Repeat, exactly and only, the lines from the one containing "At what distance is point" to the last line, inclusive; do not repeat the pictures.

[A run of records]
%%

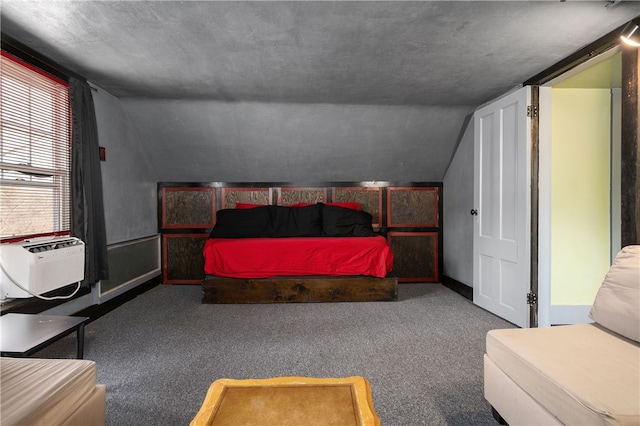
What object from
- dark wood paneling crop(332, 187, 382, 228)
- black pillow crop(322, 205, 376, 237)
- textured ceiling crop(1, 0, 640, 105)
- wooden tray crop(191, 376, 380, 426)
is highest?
textured ceiling crop(1, 0, 640, 105)

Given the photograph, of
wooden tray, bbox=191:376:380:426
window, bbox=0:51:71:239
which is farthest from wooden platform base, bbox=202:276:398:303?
wooden tray, bbox=191:376:380:426

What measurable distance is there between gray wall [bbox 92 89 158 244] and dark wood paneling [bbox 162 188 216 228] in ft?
0.77

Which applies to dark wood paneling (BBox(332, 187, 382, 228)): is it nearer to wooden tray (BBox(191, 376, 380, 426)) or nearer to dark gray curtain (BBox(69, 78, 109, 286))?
dark gray curtain (BBox(69, 78, 109, 286))

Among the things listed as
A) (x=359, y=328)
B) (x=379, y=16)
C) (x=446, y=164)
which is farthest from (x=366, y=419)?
(x=446, y=164)

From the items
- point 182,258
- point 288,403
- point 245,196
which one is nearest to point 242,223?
point 245,196

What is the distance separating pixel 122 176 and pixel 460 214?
4161 millimetres

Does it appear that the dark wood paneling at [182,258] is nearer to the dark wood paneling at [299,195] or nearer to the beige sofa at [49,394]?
the dark wood paneling at [299,195]

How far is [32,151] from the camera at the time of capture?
2510mm

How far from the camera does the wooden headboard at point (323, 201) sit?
4.69 metres

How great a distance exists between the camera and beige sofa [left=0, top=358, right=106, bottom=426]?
1112 millimetres

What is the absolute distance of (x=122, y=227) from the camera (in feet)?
12.3

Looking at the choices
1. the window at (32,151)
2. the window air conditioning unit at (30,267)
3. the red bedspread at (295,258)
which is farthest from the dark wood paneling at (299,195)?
the window air conditioning unit at (30,267)

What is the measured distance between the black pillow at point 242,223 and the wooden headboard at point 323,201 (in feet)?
1.52

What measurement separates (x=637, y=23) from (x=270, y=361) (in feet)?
10.3
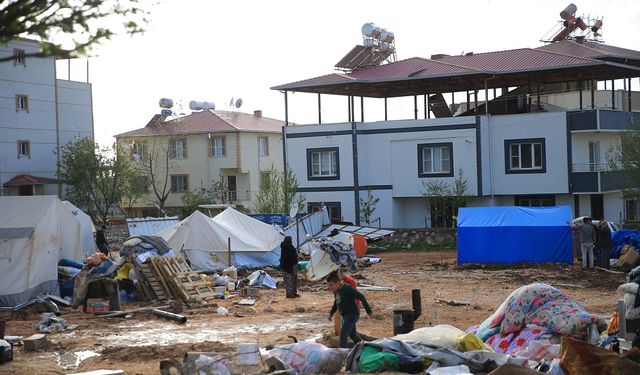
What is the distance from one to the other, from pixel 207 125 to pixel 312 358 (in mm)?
49293

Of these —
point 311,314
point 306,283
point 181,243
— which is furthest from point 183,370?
point 181,243

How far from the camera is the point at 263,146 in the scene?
61781mm

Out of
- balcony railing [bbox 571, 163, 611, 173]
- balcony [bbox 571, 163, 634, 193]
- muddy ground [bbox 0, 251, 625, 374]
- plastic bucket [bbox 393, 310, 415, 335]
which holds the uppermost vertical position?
balcony railing [bbox 571, 163, 611, 173]

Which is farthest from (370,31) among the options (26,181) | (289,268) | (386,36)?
(289,268)

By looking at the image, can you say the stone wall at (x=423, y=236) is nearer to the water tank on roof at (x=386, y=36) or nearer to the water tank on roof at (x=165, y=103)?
the water tank on roof at (x=386, y=36)

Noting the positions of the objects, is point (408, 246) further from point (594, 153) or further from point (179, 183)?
point (179, 183)

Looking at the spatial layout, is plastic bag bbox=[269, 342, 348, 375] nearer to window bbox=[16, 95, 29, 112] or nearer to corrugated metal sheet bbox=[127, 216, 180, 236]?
corrugated metal sheet bbox=[127, 216, 180, 236]

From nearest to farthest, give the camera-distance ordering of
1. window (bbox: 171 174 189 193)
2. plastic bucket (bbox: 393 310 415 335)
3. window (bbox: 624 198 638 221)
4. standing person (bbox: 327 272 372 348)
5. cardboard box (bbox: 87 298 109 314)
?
1. standing person (bbox: 327 272 372 348)
2. plastic bucket (bbox: 393 310 415 335)
3. cardboard box (bbox: 87 298 109 314)
4. window (bbox: 624 198 638 221)
5. window (bbox: 171 174 189 193)

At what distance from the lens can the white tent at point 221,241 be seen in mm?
28453

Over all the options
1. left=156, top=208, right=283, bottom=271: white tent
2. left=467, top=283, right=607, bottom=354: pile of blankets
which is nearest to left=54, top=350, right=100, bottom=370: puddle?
left=467, top=283, right=607, bottom=354: pile of blankets

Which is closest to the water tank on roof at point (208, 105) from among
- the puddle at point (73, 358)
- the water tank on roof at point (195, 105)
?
the water tank on roof at point (195, 105)

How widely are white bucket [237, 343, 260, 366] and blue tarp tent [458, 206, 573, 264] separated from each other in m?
18.7

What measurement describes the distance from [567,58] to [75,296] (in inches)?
1067

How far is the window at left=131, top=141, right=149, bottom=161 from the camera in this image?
61.7m
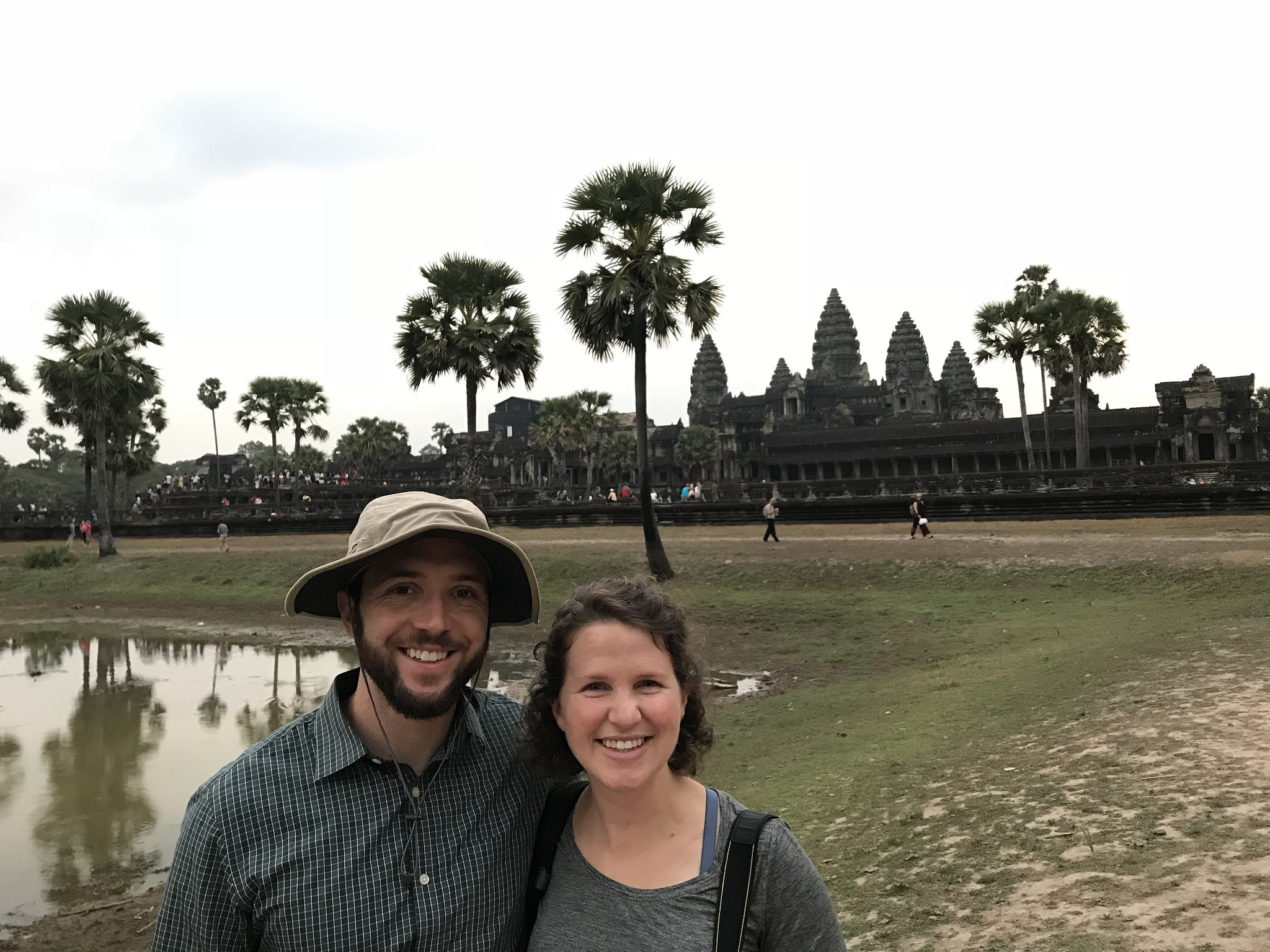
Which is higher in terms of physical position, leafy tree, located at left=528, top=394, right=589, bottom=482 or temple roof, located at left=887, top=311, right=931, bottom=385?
temple roof, located at left=887, top=311, right=931, bottom=385

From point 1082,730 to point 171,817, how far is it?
767cm

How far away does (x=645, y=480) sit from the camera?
2175 cm

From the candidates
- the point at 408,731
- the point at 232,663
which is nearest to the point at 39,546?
the point at 232,663

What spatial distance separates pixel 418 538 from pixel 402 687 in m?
0.34

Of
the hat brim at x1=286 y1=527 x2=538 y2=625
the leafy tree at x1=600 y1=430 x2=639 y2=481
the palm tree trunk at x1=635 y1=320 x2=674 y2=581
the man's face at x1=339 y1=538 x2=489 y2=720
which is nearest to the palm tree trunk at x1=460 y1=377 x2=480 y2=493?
the palm tree trunk at x1=635 y1=320 x2=674 y2=581

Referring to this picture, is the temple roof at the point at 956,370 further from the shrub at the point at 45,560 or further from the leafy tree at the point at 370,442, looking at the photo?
the shrub at the point at 45,560

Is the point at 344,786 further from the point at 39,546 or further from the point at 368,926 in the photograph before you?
the point at 39,546

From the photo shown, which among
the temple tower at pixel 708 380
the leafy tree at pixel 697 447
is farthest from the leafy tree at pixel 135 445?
the temple tower at pixel 708 380

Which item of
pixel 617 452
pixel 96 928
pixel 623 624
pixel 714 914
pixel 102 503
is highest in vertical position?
pixel 617 452

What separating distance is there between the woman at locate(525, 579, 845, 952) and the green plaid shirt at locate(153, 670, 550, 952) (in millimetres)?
146

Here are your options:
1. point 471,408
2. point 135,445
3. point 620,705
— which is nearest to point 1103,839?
point 620,705

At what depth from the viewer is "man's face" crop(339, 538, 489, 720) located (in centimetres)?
234

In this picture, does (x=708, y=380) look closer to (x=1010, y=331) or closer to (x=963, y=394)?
(x=963, y=394)

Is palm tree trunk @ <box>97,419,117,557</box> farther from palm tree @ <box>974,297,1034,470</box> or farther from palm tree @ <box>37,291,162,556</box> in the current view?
palm tree @ <box>974,297,1034,470</box>
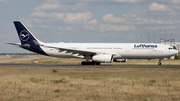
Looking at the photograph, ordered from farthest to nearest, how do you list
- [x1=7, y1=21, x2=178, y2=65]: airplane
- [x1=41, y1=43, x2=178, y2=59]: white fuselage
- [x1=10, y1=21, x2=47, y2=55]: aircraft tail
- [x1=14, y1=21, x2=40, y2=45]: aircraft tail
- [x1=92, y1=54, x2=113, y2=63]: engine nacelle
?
[x1=14, y1=21, x2=40, y2=45]: aircraft tail < [x1=10, y1=21, x2=47, y2=55]: aircraft tail < [x1=41, y1=43, x2=178, y2=59]: white fuselage < [x1=7, y1=21, x2=178, y2=65]: airplane < [x1=92, y1=54, x2=113, y2=63]: engine nacelle

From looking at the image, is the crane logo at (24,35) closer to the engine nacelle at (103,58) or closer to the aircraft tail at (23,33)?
the aircraft tail at (23,33)

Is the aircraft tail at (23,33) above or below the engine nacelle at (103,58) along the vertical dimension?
above

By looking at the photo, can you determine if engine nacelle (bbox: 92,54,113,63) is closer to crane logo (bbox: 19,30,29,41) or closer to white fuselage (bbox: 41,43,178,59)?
white fuselage (bbox: 41,43,178,59)

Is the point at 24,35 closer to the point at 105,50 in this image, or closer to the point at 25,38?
the point at 25,38

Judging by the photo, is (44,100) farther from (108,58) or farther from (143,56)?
(143,56)

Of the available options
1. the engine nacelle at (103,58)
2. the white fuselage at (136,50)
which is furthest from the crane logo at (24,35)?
the engine nacelle at (103,58)

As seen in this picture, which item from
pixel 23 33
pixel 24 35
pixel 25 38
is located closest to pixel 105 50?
pixel 25 38

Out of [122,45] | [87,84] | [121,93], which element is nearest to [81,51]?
[122,45]

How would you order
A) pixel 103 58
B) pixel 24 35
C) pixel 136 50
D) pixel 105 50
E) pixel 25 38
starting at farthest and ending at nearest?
pixel 25 38
pixel 24 35
pixel 105 50
pixel 136 50
pixel 103 58

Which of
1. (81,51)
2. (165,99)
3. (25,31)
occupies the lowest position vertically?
(165,99)

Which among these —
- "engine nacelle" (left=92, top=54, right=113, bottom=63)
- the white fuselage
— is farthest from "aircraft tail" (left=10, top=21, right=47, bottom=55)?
"engine nacelle" (left=92, top=54, right=113, bottom=63)

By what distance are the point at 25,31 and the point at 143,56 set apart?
2216cm

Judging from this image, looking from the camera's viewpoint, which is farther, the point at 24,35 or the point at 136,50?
the point at 24,35

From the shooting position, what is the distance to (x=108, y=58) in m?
39.5
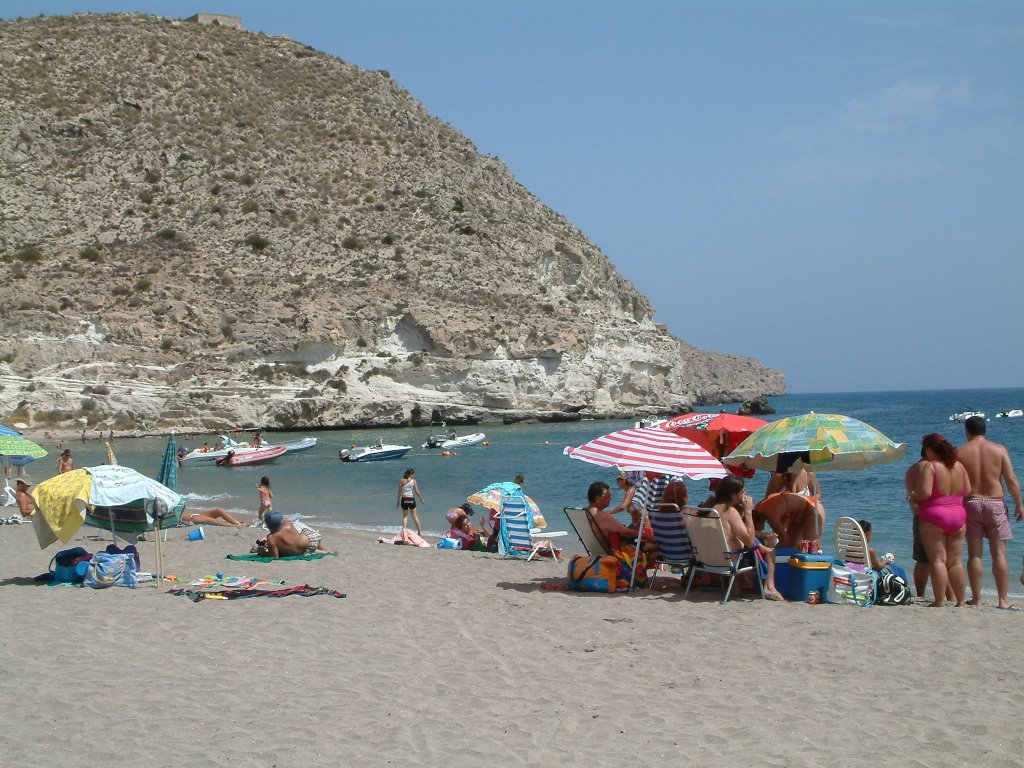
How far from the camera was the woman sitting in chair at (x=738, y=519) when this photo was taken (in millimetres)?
8336

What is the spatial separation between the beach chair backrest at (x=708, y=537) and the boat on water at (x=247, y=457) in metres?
29.7

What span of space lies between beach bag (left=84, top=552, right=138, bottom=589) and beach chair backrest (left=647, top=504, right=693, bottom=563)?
542 centimetres

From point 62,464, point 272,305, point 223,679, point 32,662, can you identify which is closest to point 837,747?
point 223,679

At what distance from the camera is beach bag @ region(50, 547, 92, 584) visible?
31.6 feet

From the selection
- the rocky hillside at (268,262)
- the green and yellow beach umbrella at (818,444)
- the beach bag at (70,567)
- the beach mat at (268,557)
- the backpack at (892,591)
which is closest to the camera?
the backpack at (892,591)

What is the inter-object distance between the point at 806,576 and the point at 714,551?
0.86 metres

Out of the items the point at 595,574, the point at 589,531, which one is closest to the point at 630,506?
the point at 589,531

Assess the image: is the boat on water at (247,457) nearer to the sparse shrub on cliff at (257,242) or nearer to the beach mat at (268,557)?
the sparse shrub on cliff at (257,242)

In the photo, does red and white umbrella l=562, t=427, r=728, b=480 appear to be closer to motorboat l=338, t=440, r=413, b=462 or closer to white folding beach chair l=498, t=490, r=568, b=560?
white folding beach chair l=498, t=490, r=568, b=560

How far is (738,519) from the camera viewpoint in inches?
330

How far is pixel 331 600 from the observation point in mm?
8844

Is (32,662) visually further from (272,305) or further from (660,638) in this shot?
(272,305)

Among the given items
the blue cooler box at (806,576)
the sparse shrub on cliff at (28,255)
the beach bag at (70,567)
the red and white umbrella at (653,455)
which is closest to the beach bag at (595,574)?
the red and white umbrella at (653,455)

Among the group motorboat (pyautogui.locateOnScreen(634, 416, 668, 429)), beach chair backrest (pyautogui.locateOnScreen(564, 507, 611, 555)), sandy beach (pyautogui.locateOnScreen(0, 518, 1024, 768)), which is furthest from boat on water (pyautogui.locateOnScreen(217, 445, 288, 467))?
beach chair backrest (pyautogui.locateOnScreen(564, 507, 611, 555))
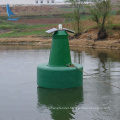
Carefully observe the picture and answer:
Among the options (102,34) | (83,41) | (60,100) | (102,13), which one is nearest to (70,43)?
(83,41)

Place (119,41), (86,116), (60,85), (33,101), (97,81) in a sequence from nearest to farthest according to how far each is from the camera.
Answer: (86,116)
(33,101)
(60,85)
(97,81)
(119,41)

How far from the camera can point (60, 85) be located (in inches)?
456

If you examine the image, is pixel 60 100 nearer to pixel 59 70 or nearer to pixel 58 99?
pixel 58 99

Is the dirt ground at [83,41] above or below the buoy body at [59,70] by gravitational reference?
below

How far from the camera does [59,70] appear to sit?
11.3 m

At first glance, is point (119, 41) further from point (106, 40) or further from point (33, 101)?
point (33, 101)

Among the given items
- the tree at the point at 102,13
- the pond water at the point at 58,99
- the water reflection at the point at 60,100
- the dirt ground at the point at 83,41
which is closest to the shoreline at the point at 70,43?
the dirt ground at the point at 83,41

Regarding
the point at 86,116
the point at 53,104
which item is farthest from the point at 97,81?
the point at 86,116

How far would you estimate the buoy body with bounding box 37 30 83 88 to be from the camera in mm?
11398

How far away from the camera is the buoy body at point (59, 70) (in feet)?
37.4

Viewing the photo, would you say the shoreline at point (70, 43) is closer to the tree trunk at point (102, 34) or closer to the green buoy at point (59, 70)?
the tree trunk at point (102, 34)

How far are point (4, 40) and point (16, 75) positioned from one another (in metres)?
22.0

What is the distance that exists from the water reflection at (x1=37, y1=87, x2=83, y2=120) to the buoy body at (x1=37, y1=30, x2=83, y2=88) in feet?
0.76

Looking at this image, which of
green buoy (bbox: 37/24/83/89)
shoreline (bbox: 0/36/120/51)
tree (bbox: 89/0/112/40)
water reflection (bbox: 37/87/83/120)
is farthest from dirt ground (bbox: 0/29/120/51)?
water reflection (bbox: 37/87/83/120)
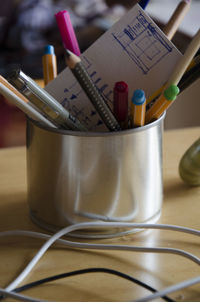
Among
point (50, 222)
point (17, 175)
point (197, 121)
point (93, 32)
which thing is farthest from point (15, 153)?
point (93, 32)

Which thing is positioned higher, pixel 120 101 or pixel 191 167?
pixel 120 101

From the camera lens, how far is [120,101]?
446 millimetres

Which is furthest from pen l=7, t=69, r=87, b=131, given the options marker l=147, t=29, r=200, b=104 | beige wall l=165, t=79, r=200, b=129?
beige wall l=165, t=79, r=200, b=129

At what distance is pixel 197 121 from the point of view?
166cm

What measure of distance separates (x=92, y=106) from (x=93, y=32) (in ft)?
4.72

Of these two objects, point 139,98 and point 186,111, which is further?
point 186,111

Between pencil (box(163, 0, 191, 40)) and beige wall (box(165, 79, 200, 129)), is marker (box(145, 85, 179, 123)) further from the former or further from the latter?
beige wall (box(165, 79, 200, 129))

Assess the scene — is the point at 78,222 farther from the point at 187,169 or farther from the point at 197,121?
the point at 197,121

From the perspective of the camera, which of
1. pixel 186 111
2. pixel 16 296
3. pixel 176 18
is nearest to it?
pixel 16 296

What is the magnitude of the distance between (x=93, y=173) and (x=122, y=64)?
0.12 meters

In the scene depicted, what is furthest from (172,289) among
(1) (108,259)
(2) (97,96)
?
(2) (97,96)

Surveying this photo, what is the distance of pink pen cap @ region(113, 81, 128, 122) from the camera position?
0.44 metres

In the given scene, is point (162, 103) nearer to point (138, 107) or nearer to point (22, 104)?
point (138, 107)

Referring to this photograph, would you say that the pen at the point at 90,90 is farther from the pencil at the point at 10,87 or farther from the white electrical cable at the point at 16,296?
the white electrical cable at the point at 16,296
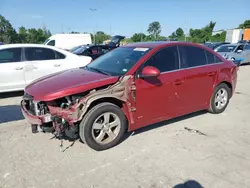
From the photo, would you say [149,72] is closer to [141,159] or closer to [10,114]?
[141,159]

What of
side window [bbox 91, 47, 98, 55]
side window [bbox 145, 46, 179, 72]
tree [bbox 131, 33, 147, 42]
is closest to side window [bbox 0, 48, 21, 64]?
side window [bbox 145, 46, 179, 72]

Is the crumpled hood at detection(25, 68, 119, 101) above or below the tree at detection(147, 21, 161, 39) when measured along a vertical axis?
below

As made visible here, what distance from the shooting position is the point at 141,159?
3131 millimetres

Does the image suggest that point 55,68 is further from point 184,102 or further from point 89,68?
point 184,102

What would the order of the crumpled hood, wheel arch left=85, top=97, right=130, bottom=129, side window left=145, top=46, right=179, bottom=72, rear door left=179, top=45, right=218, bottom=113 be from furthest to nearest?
rear door left=179, top=45, right=218, bottom=113
side window left=145, top=46, right=179, bottom=72
wheel arch left=85, top=97, right=130, bottom=129
the crumpled hood

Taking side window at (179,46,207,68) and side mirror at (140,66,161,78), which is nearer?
side mirror at (140,66,161,78)

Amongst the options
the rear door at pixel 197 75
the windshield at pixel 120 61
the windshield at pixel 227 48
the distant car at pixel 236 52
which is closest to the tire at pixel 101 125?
the windshield at pixel 120 61

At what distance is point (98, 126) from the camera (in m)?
3.28

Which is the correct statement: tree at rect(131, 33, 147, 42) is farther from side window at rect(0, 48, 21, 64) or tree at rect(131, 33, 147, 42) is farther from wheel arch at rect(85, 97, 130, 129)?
wheel arch at rect(85, 97, 130, 129)

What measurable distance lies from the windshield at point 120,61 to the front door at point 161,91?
25cm

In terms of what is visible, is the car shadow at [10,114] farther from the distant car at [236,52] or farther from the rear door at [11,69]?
the distant car at [236,52]

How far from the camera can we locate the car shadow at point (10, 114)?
4.70 metres

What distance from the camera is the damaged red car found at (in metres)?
3.16

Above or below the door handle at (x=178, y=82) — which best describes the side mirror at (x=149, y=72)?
above
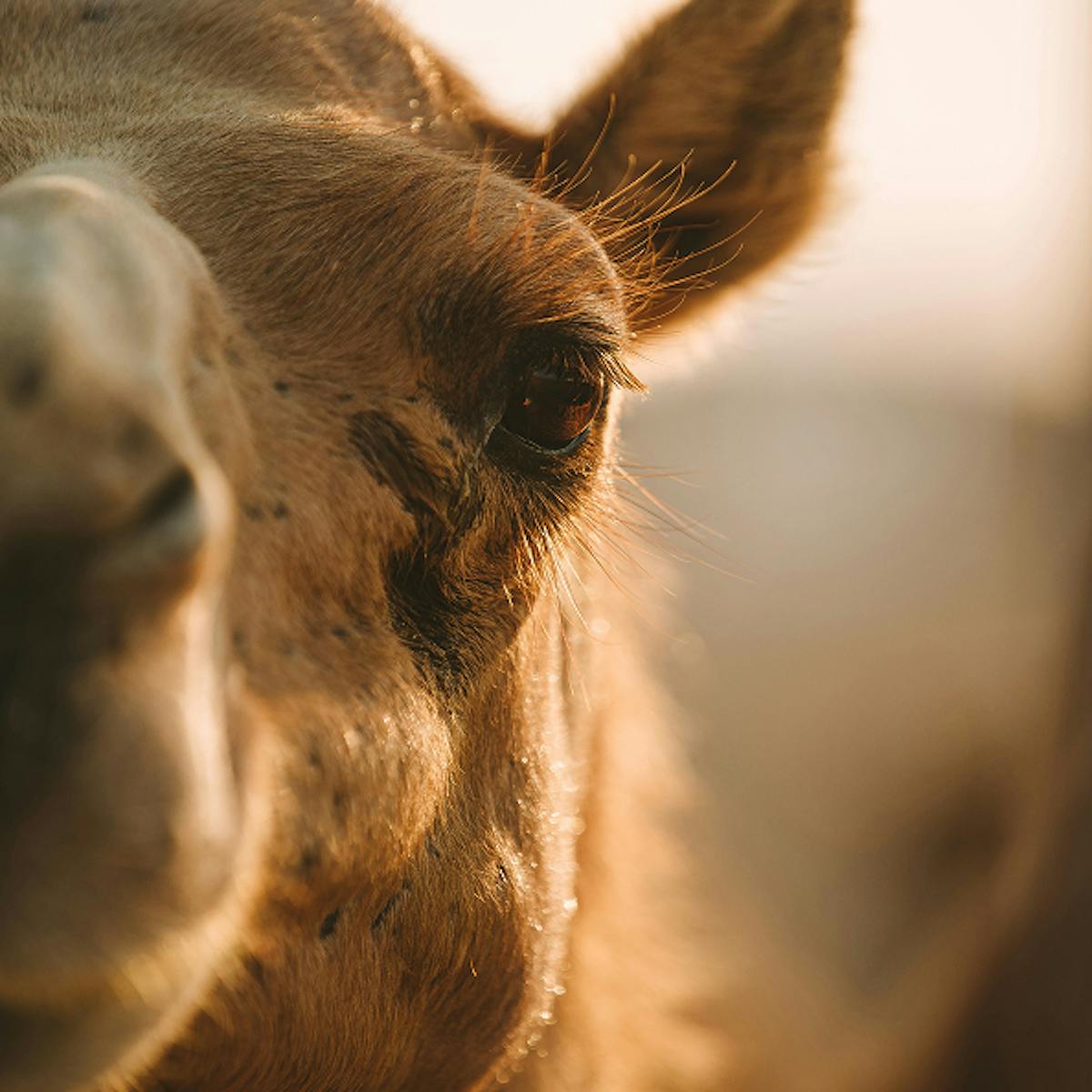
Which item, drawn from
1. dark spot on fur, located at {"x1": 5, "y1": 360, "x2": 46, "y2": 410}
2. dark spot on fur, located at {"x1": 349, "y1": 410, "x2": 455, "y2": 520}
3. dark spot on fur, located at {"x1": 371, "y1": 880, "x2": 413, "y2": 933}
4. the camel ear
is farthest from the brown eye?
dark spot on fur, located at {"x1": 5, "y1": 360, "x2": 46, "y2": 410}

%%

# ANSWER TO THIS PROBLEM
At what distance is point (98, 126) from the camera (in m)?
3.28

Which is the correct statement: tree at rect(131, 33, 147, 42) is farther from side window at rect(0, 48, 21, 64) or tree at rect(131, 33, 147, 42) is farther from wheel arch at rect(85, 97, 130, 129)?
wheel arch at rect(85, 97, 130, 129)

What measurable distance lies from the windshield at point 120,61 to the front door at point 161,91?
25cm

In terms of what is visible, is the car shadow at [10,114] farther from the distant car at [236,52] or farther from the rear door at [11,69]?
the distant car at [236,52]

How far from the camera can we locate the car shadow at point (10, 114)?
4.70 metres

What distance from the camera is the damaged red car found at (in metres)?
3.16

Above or below the door handle at (x=178, y=82) — which best describes the side mirror at (x=149, y=72)?
above
Which item, drawn from
1. dark spot on fur, located at {"x1": 5, "y1": 360, "x2": 46, "y2": 410}
2. dark spot on fur, located at {"x1": 349, "y1": 410, "x2": 455, "y2": 520}
3. dark spot on fur, located at {"x1": 371, "y1": 880, "x2": 413, "y2": 933}
4. the camel ear
is farthest from the brown eye?
dark spot on fur, located at {"x1": 5, "y1": 360, "x2": 46, "y2": 410}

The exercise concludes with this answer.